Texte de référence >>
───
En 2015, 16 ans plus tard, comme un coup du sort, contre toute attente Adrien Houngbédji revient aux affaires.Le mandat de Yayi touchait à sa fin. Son pouvoir montrait des signes de faiblesse. Des leaders de sa propre formation politique les FCBE qui espéraient lui succéder ont accueilli avec stupéfaction le choix porté sur Lionel Zinsou, débarqué de Paris comme un cheveu sur la soupe. Ils lui tournèrent dos. A l’Assemblée, l’opposition était très forte. La bataille pour le perchoir fut très rude.Au finish, les forces coalisées confièrent une fois encore les destinées du Parlement à maître Adrien Hiungbédji au détriment de Komi Koutché , candidat des FCBE et compagnies. Le président du parti arc-en-ciel avait certainement fait l’unanimité au sein de cette coalition boudeuse, décidée à évincer à tout prix Yayi et ses derniers fidèles compagnons.
Adrien HOUNGBÉDJI dans le tournant de la « rupture »…
A l’issue de l’élection présidentielle de 2016, une autre ère s’ouvre : celle de la « rupture ». Patrice Talon, élu président de la République va engager d’importantes réformes économiques et politiques. Houngbédji bien qu’ayant soutenu ouvertement Lionel Zinsou lors de ladite présidentielle, adhère aux réformes politiques en favorisant la modification de la Constitution, du code électoral et du système partisan. Rappelons qu’il avait reçu le soutien de Talon pour accéder au perchoir. Agissait-il par reconnaissance ou par calcul politique ? Il se réclamait de la mouvance, mais s’opposa à la fusion du PRD dans l’un des deux blocs notamment l’UP et le BR. Il tenait à à garder son parti, tel un héritage ancestral à transmettre de génération en génération.C’était un grand risque qu’il prenait vu le contexte qui prévalait à la veille des législatives de 2019. Les « Tchoco Tchoco » victimes des nouvelles dispositions légales, furent donc écartés des législatives. Par ailleurs, en 2020, ils perdirent le pouvoir local. Il faut reconnaître, toutefois, que le PRD demeure aujourd’hui le seul parti survivant de la flopée de partis nés au lendemain de la Conférence nationale
La galère du PRD fut de courte durée(2019-2021). En effet, après la réélection de Patrice Talon en 2021, un baron du parti, en l’occurrence Raphaël Akotègnon est promu ministre de la Décentralisation. Cette ouverture s’est opérée certainement après d’âpres négociations.
───
Enregistrements du corpus >>
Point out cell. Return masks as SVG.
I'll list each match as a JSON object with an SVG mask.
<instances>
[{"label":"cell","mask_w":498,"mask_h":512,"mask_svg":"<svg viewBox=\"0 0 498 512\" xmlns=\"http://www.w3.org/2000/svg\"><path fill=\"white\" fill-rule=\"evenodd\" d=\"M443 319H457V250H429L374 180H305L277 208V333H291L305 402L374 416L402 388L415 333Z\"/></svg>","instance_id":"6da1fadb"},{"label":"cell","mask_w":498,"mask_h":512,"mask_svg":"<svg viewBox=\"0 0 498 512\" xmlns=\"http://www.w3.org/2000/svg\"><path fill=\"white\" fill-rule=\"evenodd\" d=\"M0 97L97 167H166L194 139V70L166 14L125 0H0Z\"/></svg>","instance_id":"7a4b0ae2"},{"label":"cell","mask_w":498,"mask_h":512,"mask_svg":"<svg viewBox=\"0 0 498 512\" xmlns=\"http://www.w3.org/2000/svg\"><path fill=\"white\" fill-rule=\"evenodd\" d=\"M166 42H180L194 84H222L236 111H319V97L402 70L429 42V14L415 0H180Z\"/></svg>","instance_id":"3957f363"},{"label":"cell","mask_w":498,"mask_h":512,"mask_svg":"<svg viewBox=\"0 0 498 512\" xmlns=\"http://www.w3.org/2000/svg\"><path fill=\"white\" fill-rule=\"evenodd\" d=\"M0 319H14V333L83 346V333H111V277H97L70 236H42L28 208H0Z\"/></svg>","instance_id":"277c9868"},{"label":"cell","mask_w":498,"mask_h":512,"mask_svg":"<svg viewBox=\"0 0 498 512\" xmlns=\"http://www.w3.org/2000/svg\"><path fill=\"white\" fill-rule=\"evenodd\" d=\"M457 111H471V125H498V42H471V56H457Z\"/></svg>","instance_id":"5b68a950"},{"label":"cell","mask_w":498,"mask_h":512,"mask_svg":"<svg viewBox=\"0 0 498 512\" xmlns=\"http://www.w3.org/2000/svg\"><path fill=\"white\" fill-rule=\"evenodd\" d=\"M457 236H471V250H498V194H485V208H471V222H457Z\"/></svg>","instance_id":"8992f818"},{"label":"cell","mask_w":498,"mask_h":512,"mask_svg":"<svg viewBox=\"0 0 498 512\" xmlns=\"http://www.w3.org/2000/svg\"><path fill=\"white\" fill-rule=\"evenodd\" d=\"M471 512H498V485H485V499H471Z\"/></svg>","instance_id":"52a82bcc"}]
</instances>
───
Consigne 1 >> D'après le texte, qui fut nommé ministre de la Décentralisation après la réélection de Patrice Talon en 2021 ?
Consigne 2 >> Recopiez sans modification le passage du texte compris entre « En 2015, 16 » et « derniers fidèles compagnons. », ces deux segments inclus.

Réponse attendue 1 >> Raphaël Akotègnon, un baron du PRD.

Réponse attendue 2 >>
En 2015, 16 ans plus tard, comme un coup du sort, contre toute attente Adrien Houngbédji revient aux affaires.Le mandat de Yayi touchait à sa fin. Son pouvoir montrait des signes de faiblesse. Des leaders de sa propre formation politique les FCBE qui espéraient lui succéder ont accueilli avec stupéfaction le choix porté sur Lionel Zinsou, débarqué de Paris comme un cheveu sur la soupe. Ils lui tournèrent dos. A l’Assemblée, l’opposition était très forte. La bataille pour le perchoir fut très rude.Au finish, les forces coalisées confièrent une fois encore les destinées du Parlement à maître Adrien Hiungbédji au détriment de Komi Koutché , candidat des FCBE et compagnies. Le président du parti arc-en-ciel avait certainement fait l’unanimité au sein de cette coalition boudeuse, décidée à évincer à tout prix Yayi et ses derniers fidèles compagnons.